S’il existe une réelle peur de ne pas trop se « montrer » afin d’éviter regards désapprobateurs et remarques malveillantes, cette explication, à elle seule, ne suffit pas à rendre compte de cette absence de visibilité. « Certains jeunes en formation peuvent sortir avec quelqu’un qui n’étudie tout simplement pas », affirme Dani Dünner. Autre élément d’explication ? La statistique. Les homosexuels sont moins représentés dans la population que les hétérosexuels. Selon les estimations, 10 à 20% des gens sont attirés par des individus du même sexe. Cela réduit donc les chances de les croiser à l’université.
S’ils sont peu visibles, ces jeunes existent pourtant comme l’atteste la présence d’associations estudiantines gais, lesbiennes et transgenres. But de ces organisations ? Pouvoir garantir un lieu d’échanges destiné aux individus qui se posent des questions sur leur préférence sexuelle. « Mais les soirées et événements que nous organisons sont bien évidemment aussi ouverts aux hétérosexuels », précise Dani Dünner. Difficile pourtant de coller une étiquette sur les personnes présentes aux manifestations de la Lago. « Notre orientation sexuelle n’est pas collée sur notre front. D’autant plus qu’actuellement les clichés sur les homosexuels ont tendance à s’estomper. Moi-même, je me trompe parfois considérant un nouveau venu comme gay alors qu’il ne l’est pas !» Gays ou pas, les events organisés par le groupement marchent à plein régime.
Si les manifestations font toujours salle comble, les volontaires, eux, manquent à l’appel. « Les problèmes de recrutement ne sont pas spécifiques à notre organisation. Tous les organes estudiantins connaissent un manque de plus en plus criant de personnes motivées à s’engager ». Mais difficulté supplémentaire pour le mouvement: les étudiants ne sont pas automatiquement membres de la Lago comme c’est le cas pour d’autres associations. Par exemple, les jeunes qui étudient les sciences juridiques sont automatiquement intégrés à l’association des étudiants en droit. Idem pour les autres branches. « Nous ne pouvons pas non plus recruter les gens susceptibles d’être intéressés par notre groupe en les questionnant sur leur identité sexuelle. Cela touche trop à la sphère intime », ajoute le président.

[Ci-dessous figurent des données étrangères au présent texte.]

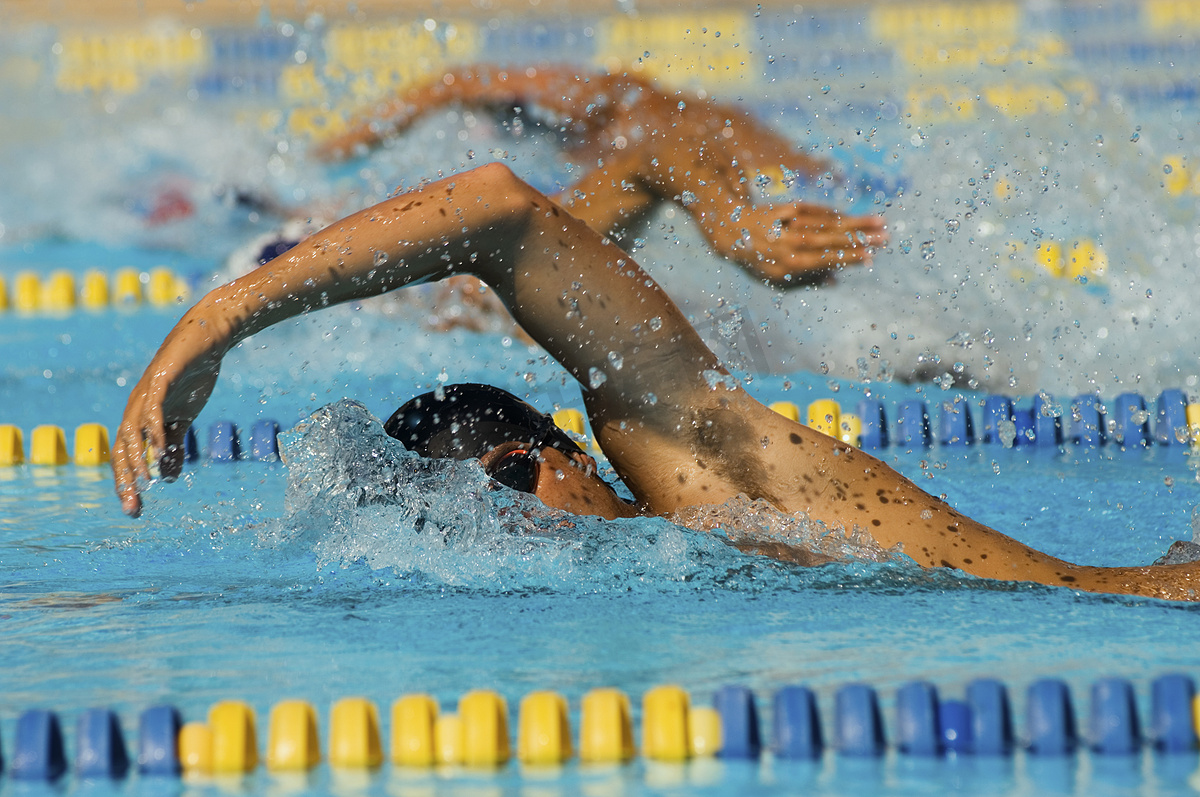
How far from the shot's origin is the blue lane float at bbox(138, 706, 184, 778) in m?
1.54

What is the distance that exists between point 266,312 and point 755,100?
6.99 meters

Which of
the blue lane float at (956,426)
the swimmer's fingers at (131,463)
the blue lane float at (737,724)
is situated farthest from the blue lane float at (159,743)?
the blue lane float at (956,426)

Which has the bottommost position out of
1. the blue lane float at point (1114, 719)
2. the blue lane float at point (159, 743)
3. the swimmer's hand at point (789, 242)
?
the blue lane float at point (1114, 719)

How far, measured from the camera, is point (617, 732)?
1549 millimetres

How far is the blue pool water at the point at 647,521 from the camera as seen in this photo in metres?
1.72

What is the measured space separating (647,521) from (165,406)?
703mm

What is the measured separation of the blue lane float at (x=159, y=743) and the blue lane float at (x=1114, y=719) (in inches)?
42.5

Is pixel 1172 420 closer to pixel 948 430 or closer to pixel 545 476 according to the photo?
pixel 948 430

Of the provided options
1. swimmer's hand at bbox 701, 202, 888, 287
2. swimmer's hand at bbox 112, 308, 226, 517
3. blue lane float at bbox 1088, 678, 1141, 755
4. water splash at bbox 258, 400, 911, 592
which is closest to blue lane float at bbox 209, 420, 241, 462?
water splash at bbox 258, 400, 911, 592

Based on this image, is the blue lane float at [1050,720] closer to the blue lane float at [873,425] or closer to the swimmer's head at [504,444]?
the swimmer's head at [504,444]

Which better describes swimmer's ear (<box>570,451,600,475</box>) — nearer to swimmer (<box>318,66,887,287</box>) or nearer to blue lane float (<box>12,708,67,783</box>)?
blue lane float (<box>12,708,67,783</box>)

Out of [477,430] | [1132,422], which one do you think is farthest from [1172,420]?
[477,430]

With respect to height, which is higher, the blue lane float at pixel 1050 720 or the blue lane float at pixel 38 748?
the blue lane float at pixel 38 748

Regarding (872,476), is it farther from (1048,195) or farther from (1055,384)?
(1048,195)
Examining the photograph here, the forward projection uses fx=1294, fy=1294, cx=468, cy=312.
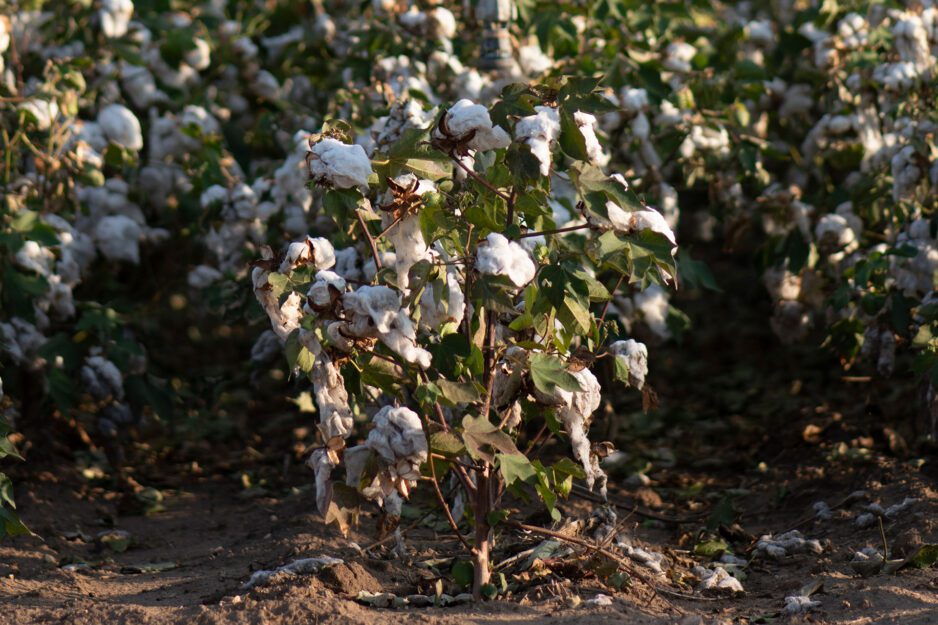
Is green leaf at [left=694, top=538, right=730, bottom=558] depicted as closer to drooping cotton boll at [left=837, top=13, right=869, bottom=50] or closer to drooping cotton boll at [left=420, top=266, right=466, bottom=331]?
drooping cotton boll at [left=420, top=266, right=466, bottom=331]

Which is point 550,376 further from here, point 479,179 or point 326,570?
point 326,570

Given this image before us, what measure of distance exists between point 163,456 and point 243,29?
1893 millimetres

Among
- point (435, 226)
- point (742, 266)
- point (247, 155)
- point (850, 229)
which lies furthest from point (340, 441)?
point (742, 266)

A la question de savoir si ces regroupements ne constituent pas une forme de repli sur soi et de marginalisation de la communauté gay, Dani Dünner répond clairement oui. « Il y a, en effet, un risque de « ghettoïsation ». Pour choisir un exemple extrême, les USA ont envisagé de créer une ville 100% homosexuelle. Ce qui, d’après moi, est un non- sens. Je suis également contre l’idée de créer des EMS ne regroupant que des gays ». Mais, en même temps, le besoin de se regrouper est fort tant il est difficile de trouver une âme sœur du même sexe au sein d’une population essentiellement hétérosexuelle. « Tout comme vous, nous avons besoin de tendresse et d’affection », conclut le président de la Lago.
Si, actuellement, Dani n’a plus peur de se cacher, il avoue avoir craint, par le passé, d’afficher son orientation sexuelle. « J’appréhendais la réaction de mes amis et de ma famille. Si je m’assumais tel que j’étais, j’avais peur que mes proches me considèrent comme quelqu’un de différent, que leur regard, à mon égard, change ».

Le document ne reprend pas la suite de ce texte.